_Exercise objective_.
For each line below that holds "States", return the line as it stands.
═══ Exercise material
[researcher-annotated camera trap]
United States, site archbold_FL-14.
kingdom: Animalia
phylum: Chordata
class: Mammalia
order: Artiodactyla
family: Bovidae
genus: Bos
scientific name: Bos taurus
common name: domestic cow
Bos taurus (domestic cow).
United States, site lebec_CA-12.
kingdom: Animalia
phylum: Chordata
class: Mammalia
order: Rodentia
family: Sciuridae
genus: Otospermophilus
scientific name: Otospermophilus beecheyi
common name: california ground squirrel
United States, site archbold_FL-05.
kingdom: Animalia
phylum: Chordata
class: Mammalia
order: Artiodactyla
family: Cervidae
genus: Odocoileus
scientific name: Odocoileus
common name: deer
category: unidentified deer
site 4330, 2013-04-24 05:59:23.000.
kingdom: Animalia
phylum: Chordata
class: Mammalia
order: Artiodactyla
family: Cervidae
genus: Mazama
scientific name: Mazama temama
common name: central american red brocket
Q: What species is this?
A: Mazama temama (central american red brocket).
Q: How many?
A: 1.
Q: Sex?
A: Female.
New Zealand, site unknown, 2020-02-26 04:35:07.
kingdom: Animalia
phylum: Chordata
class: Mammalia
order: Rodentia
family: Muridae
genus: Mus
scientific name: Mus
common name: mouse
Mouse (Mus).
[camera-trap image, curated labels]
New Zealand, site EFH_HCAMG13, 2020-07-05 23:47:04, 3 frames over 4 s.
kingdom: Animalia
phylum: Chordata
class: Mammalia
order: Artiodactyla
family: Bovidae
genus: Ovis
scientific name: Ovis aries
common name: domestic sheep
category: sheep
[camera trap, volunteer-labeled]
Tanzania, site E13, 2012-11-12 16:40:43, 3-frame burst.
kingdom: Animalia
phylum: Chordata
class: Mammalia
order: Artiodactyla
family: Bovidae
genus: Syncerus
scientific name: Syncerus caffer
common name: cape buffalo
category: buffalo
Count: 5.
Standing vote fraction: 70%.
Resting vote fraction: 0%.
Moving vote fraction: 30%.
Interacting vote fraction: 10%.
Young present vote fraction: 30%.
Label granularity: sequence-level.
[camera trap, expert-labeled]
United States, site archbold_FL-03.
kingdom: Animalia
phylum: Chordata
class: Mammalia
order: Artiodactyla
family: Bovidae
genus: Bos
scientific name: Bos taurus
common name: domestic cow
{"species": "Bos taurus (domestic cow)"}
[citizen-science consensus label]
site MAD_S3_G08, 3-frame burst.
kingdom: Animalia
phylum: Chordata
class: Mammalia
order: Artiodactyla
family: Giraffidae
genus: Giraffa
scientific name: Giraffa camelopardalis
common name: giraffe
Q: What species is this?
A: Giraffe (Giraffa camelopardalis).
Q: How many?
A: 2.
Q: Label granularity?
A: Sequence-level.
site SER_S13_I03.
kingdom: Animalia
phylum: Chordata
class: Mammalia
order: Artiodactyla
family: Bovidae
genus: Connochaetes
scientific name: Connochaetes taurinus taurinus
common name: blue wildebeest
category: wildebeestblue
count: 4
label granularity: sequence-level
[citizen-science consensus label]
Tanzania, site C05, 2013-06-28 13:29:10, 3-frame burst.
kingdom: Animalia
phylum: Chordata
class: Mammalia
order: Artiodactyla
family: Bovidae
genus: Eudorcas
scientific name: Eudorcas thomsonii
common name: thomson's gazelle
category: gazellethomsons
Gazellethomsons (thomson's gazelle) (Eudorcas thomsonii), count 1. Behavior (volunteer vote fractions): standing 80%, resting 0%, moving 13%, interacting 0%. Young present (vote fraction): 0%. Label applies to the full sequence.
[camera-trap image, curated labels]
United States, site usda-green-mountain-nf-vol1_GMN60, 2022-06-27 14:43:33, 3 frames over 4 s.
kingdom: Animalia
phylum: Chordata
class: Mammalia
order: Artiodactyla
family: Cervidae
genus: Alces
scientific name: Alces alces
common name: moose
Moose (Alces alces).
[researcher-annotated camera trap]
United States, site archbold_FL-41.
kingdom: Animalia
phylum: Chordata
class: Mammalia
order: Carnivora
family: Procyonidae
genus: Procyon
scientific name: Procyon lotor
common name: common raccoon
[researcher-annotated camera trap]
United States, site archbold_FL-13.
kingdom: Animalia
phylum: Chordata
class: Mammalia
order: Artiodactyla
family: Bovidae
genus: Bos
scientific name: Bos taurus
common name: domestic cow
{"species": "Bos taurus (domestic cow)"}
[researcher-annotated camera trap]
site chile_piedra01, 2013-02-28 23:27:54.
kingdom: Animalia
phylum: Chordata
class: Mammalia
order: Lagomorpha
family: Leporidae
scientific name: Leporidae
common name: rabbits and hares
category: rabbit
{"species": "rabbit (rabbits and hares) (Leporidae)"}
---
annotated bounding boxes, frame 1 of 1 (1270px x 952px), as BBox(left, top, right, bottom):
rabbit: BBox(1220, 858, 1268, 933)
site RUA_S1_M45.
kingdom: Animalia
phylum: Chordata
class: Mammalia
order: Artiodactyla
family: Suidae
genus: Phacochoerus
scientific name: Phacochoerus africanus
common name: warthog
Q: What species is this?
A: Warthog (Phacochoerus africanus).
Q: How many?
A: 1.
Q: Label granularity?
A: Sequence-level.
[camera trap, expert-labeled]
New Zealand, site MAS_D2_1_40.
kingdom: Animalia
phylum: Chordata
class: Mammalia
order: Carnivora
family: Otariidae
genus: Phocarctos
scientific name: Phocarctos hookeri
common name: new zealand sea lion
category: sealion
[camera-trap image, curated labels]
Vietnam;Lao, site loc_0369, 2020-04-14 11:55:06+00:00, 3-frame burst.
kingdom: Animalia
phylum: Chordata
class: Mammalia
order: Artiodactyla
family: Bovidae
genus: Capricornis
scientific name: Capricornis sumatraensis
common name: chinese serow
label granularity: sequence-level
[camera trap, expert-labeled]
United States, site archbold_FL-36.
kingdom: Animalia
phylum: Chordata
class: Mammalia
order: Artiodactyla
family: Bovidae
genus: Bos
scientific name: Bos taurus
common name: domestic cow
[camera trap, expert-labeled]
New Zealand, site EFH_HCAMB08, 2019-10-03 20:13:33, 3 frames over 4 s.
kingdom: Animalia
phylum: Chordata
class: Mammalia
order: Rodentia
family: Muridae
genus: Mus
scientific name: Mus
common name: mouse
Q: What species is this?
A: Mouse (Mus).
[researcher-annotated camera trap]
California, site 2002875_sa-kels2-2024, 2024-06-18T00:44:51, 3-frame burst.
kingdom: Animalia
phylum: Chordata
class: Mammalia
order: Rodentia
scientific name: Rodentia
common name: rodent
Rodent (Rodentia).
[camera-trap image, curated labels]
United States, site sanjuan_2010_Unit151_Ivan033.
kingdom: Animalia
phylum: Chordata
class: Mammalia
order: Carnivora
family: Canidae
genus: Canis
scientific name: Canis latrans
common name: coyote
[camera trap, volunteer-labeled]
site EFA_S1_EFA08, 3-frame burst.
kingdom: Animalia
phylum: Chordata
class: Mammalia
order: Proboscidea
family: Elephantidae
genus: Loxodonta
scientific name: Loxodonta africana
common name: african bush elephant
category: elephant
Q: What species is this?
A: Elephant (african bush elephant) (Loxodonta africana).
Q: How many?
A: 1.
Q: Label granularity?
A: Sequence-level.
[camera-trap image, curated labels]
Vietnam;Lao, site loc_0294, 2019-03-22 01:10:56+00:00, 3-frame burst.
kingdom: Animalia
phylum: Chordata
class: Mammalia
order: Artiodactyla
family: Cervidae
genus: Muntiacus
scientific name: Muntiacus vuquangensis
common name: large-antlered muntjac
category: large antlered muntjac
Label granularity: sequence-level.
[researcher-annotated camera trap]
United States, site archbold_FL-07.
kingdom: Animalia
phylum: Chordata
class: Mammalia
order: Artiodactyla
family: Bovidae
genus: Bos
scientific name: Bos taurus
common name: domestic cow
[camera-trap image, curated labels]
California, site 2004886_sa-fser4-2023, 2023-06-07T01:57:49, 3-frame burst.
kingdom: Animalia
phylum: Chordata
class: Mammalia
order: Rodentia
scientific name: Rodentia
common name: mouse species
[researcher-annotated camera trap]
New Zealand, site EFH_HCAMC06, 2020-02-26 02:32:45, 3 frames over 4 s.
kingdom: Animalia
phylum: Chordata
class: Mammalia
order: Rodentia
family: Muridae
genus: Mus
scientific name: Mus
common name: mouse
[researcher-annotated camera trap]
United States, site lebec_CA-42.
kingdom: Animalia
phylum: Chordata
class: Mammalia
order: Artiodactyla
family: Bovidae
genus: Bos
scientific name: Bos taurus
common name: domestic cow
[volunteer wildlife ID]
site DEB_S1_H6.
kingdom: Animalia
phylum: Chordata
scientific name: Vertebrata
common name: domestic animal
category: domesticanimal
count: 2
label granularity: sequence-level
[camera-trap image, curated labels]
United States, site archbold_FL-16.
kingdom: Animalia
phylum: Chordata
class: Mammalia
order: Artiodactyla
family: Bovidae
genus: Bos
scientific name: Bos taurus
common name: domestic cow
══════
_Completed exercise_.
United States, site archbold_FL-14.
United States, site lebec_CA-12.
United States, site archbold_FL-05.
United States, site archbold_FL-03.
United States, site usda-green-mountain-nf-vol1_GMN60, 2022-06-27 14:43:33, 3 frames over 4 s.
United States, site archbold_FL-41.
United States, site archbold_FL-13.
United States, site archbold_FL-36.
United States, site sanjuan_2010_Unit151_Ivan033.
United States, site archbold_FL-07.
United States, site lebec_CA-42.
United States, site archbold_FL-16.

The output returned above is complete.